Where is the documentation regarding Mozilla Common Voice database?

makoto_wada_jp · June 10, 2021, 7:21am

I can not find any documentation regarding Mozilla Common Voice except for: Common Voice > How does it work?.
So here are the things I would like to know about the database.

Where can I find a documentation and revision history of the database (v1, v2, … v5.1, v6.1) ?
What does each *.tsv file represent especially the following:
- invalidated.tsv
- other.tsv
- reported.tsv
- validated.tsv
  and which of the tsv file represent Clip Graveyard mentioned in Common Voice > How does it work??
What does each header represent in the *.tsv file, especially “segment” & “reason”.
I presume, “up_votes” and “down_votes” are related to “>= 2 Yes votes” and “>= No votes” mentioned in Common Voice > How does it work?.
The header for reported.tsv is different from the rest, but I guess I will know why if what each file represents.

HEADER (Y = Exist, N = Does Not Exist)

file	client_id	path	sentence	sentence_id	up_votes	down_votes	age	gender	accent	locale	segment	reason
reported.tsv	Y	Y	Y	N	Y	Y	Y	Y	Y	Y	Y	N
the rest of *.tsv	N	N	Y	Y	N	N	N	N	N	Y	N	Y

Is the database download incremental or full version?
In other words,
- a) Can I just download v6.1 and it will contain everything from v1 … v5.1?
  or
- b) Do I need to download v1, v2, … v5.1, v6.1 to construct the full database

Joshua_G · June 12, 2021, 6:30am

For a privacy browser, a little transparency would be appreciated. You lose your privacy “title” and you’ll be using chrome on this message board.
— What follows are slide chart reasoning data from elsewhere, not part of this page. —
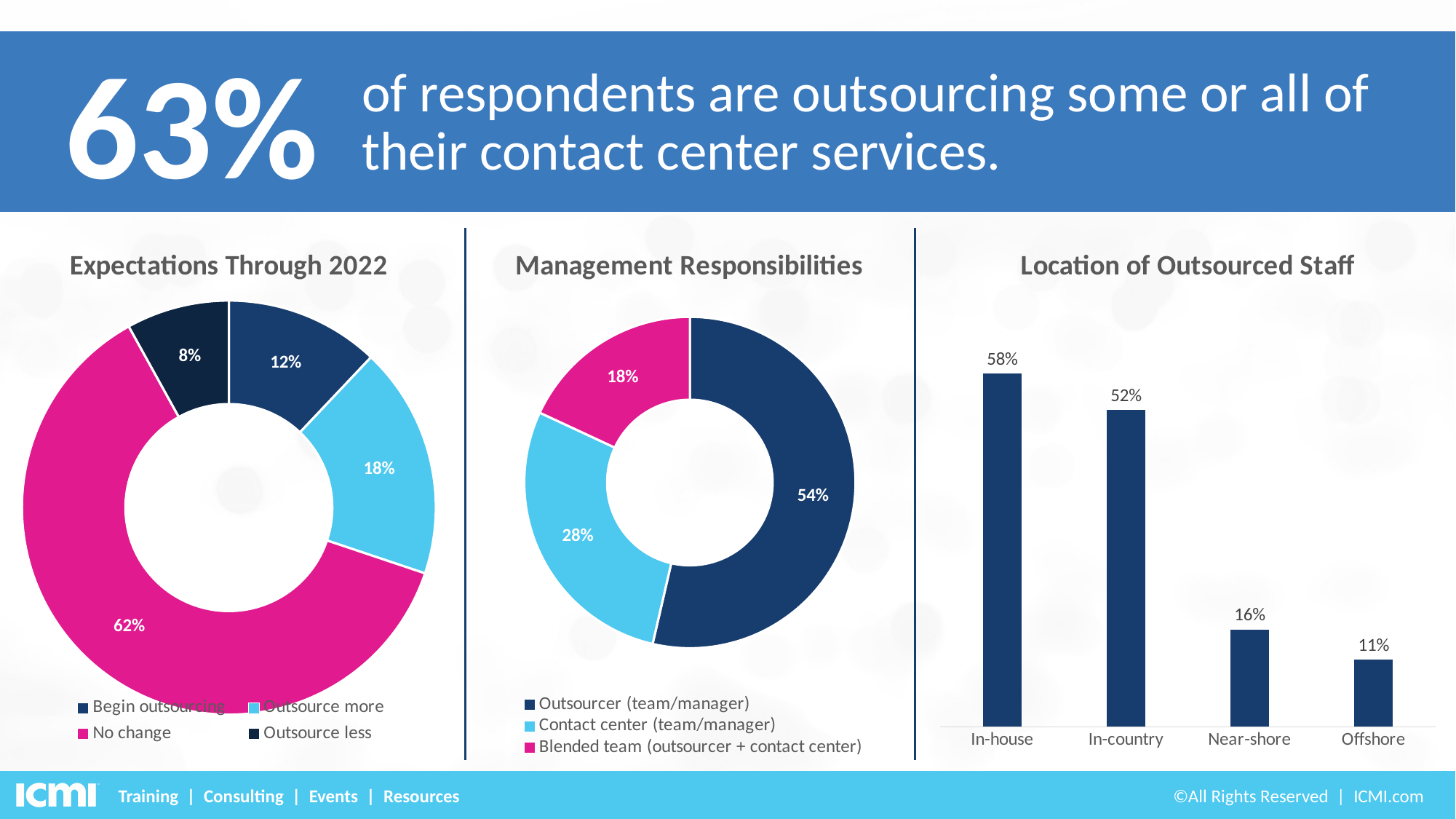
In the 'Management Responsibilities' chart, what percentage is shown for 'Outsourcer (team/manager)'? 54% In the 'Location of Outsourced Staff' chart, what is the difference between In-house and In-country? 6% In the 'Expectations Through 2022' chart, what percentage is shown for 'Outsource less'? 8% In the 'Management Responsibilities' chart, which category has the smallest share? Blended team (outsourcer + contact center) In the 'Location of Outsourced Staff' chart, do the values rise or fall from In-house to Offshore? Fall In the 'Expectations Through 2022' chart, which category has the largest share? No change In the 'Expectations Through 2022' chart, what share of respondents expect no change? 62% In the 'Management Responsibilities' chart, how many categories does the legend list? 3 In the 'Location of Outsourced Staff' chart, what is the value for Near-shore? 16% In the 'Expectations Through 2022' chart, what is the difference between 'Outsource more' and 'Begin outsourcing'? 6% What kind of chart is 'Location of Outsourced Staff'? Bar chart In the 'Location of Outsourced Staff' chart, which location has the lowest value? Offshore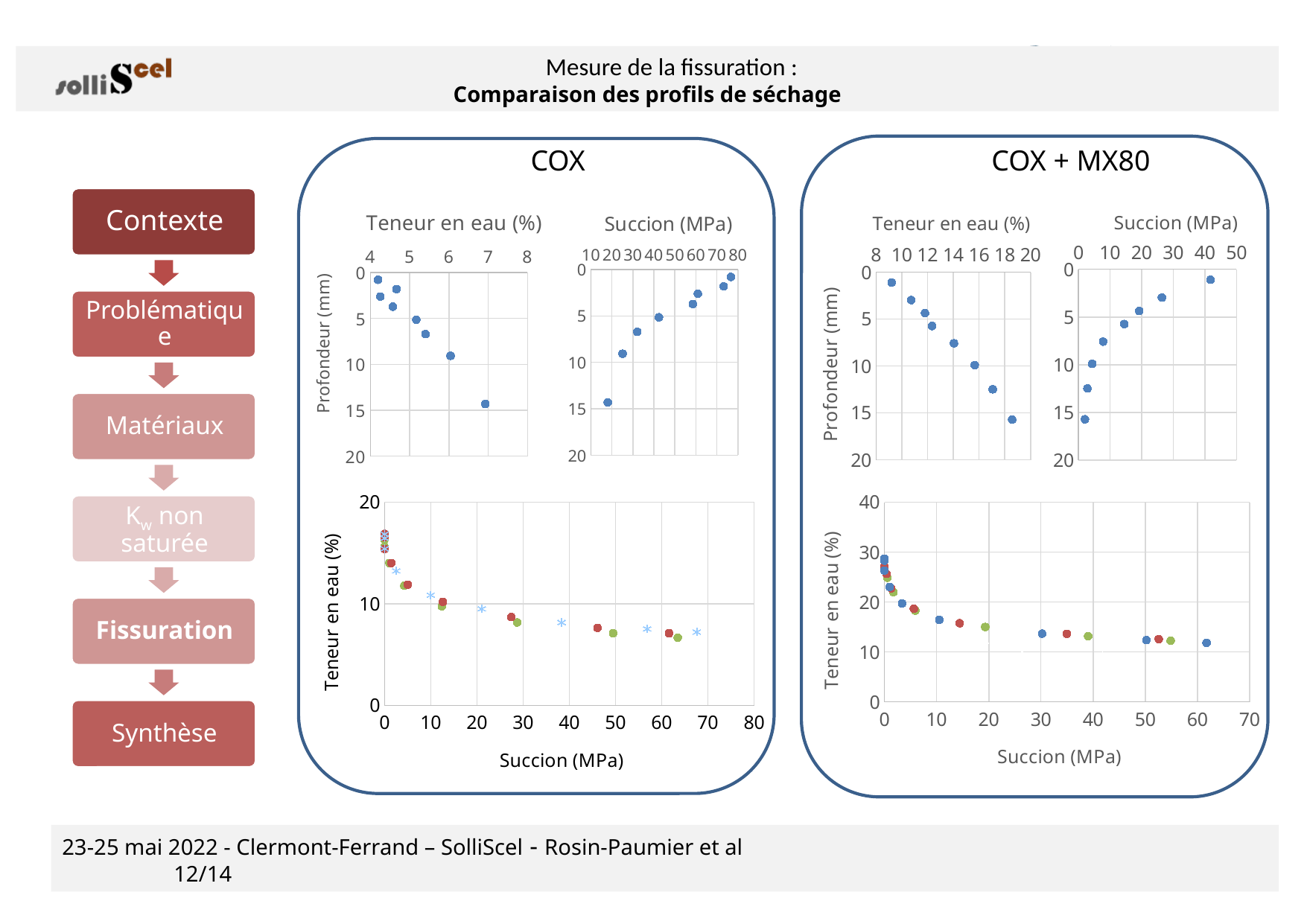
In the bottom chart of the COX panel, is the water content at a suction of 0 MPa greater or less than 10%? greater In the bottom chart of the COX + MX80 panel, does the water content rise or fall as suction increases? fall In the COX + MX80 panel's 'Succion (MPa)' depth profile, is the suction at the shallowest point (near 0 mm depth) greater or less than 30 MPa? greater In the bottom chart of the COX panel, does the water content rise or fall as suction increases? fall What is the y-axis label of the depth profile charts in the COX + MX80 panel? Profondeur (mm) In the COX panel's 'Teneur en eau (%)' depth profile, is the water content at the deepest point (about 14 mm) greater or less than 6%? greater In the bottom chart of the COX panel, which has the larger water content: the point at a suction of 0 MPa or the point at a suction of about 60 MPa? the point at 0 MPa What is the maximum value shown on the x axis (Succion) of the bottom chart in the COX panel? 80 In the COX panel's 'Teneur en eau (%)' depth profile, does the water content rise or fall as depth increases? rise What kind of chart is the bottom chart in the COX panel (Teneur en eau vs Succion)? scatter chart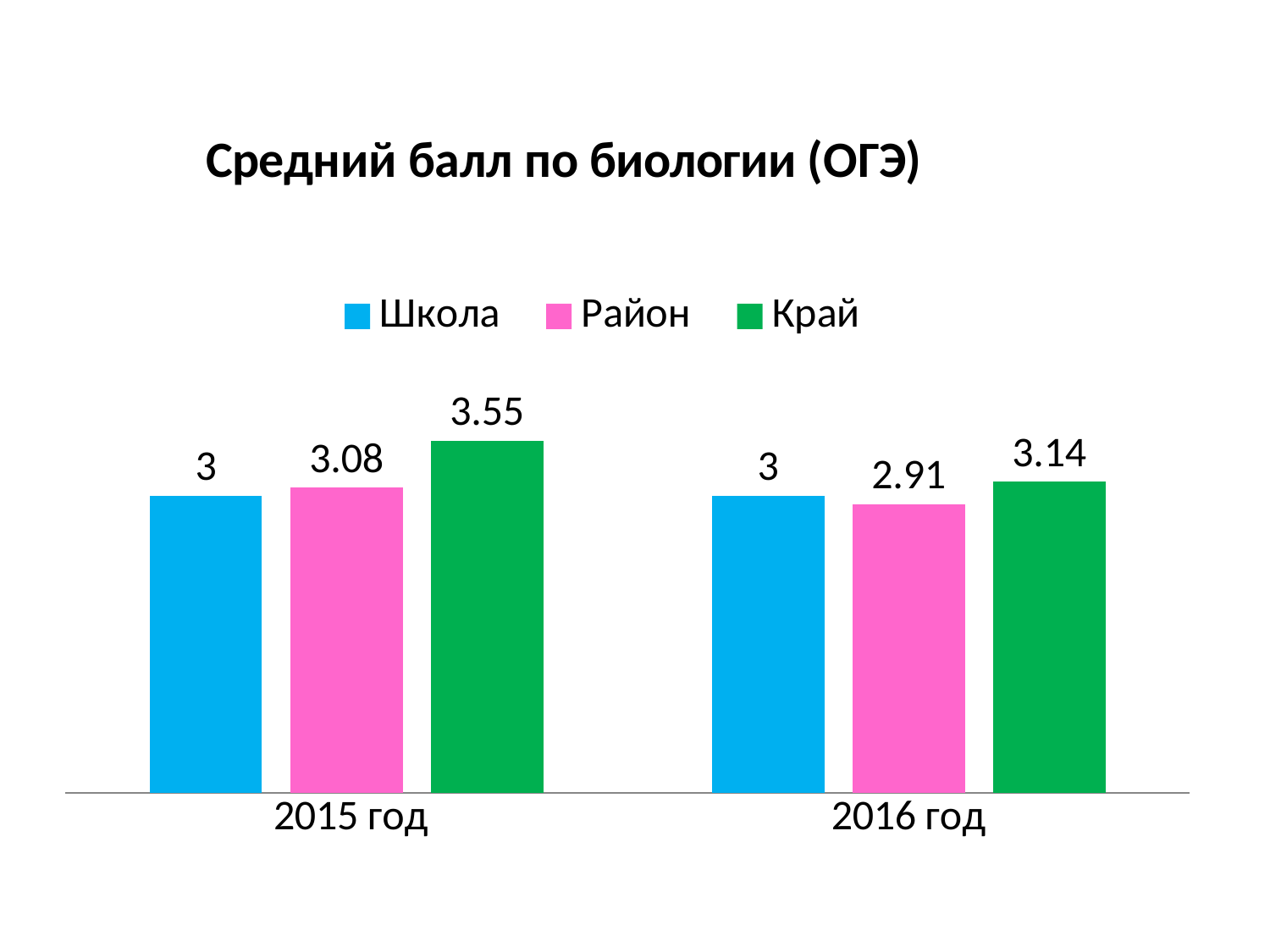
How many series does the legend list? 3 What is the title of the chart? Средний балл по биологии (ОГЭ) What kind of chart is shown on the slide? Bar chart How many categories are shown on the x axis? 2 What is the value for Школа in 2015 год? 3 Which is larger: Район in 2015 год or Район in 2016 год? Район in 2015 год What is the value for Район in 2015 год? 3.08 Which series has the highest value in 2015 год? Край What is the value for Край in 2016 год? 3.14 What is the value for Район in 2016 год? 2.91 What is the difference between the Край values for 2015 год and 2016 год? 0.41 Which series has the lowest value in 2016 год? Район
ftyers · June 12, 2021, 6:03pm

I don’t think there is any.
invalidated = has downvoted, other = excluded, reported = has been reported by a user, validated = has been upvoted enough
segment = if the clip is part of a particular subcorpus (e.g. the target segments subcorpus), reason = why the clip/transcript was rejected
it’s different because you have the reason the clip was reported.
each release is a full dump, not incremental. you only need to download the latest release.

Hope this helps!

Fran

makoto_wada_jp · June 14, 2021, 7:57am

@ftyers Thank you for your answer. Yes it is very helpful. I do have additional question:

Regarding other.tsv = excluded, was it excluded because it doesn’t have enough upvotes or downvotes to be either in validated.tsv or invalidated.tsv, repsectively?

For segment, I see that all *.tsv that is not reported.tsv is either empty “” (2,131,602 cases) or has the value “Benchmark” (49,384 cases [validated.tsv [32,726 cases] + invalidated.tsv [4,071 cases] + other.tsv [12,573 cases] + test.tsv [14 cases]) for CCommon Voice Corpus 6.1 English.

So if you happen to know what the “Benchmark” is, then please let me know. I am a little confused with the word “Benchmark” when the database has train.tsv, dev.tsv, and test.tsv. In other words, test.tsv sounds like the “Benchmark”.

makoto_wada_jp · June 14, 2021, 8:09am

@Joshua_G Thank you for your comments, I am relatively new to Mozilla Discourse so please excuse me if I sound unsavvy with the following questions:

What do you mean by privacy browser?
What is the transparency that is required?

For the above, I am using a chrome browser. However I do not understand what you mean by “title” in the above passage?

ftyers · June 14, 2021, 1:37pm

Yes Benchmark is the fixed-vocab subset (0…9 and yes/no), e.g.

other.tsv:e0230fbbdc872252b94443dc3fa5d50c0c8845ba44f6485ff57a2b7b0cf5db94cd1b69c7ca10634e630917815aaa4e6787a034eb82f6c1dfe406d5a2930078ae	common_voice_en_22430937.mp3	seven	0	0	fourties	male		en	Benchmark

makoto_wada_jp · June 15, 2021, 10:33am

@ftyers Thank you for all your comments thus far. For your information, when I was searching for other information regarding Common Voice Dataset … I found:

I just wanted to share the information with you.

heyhillary · November 16, 2021, 3:23pm

Hey @makoto_wada_jp

There is also the Common Voice metadata available here: https://github.com/common-voice/cv-dataset

makoto_wada_jp · January 24, 2022, 8:04am

@heyhillary Yes. Thank you for pointing it out. The link you’ve provided (https://github.com/common-voice/cv-dataset) is the same as the link for README.md right above your reply.

Sorry for the confusing way of linking but I much appreciate your response.

heyhillary · January 24, 2022, 11:12am

Hey @makoto_wada_jp,

No worreis, I didn’t realise that it was the same link.

just to note, we have recently updated the Common Voice about page to visbilise the documentation regarding the dataset.